*** DATA Section Begins ***

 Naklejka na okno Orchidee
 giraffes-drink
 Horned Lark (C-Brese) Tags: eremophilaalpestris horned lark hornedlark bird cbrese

*** DATA Section Ends ***

**TASK DIRECTIONS**
What's required is that all of the material be returned exactly.

**REPLY**
 Naklejka na okno Orchidee
 giraffes-drink
 Horned Lark (C-Brese) Tags: eremophilaalpestris horned lark hornedlark bird cbrese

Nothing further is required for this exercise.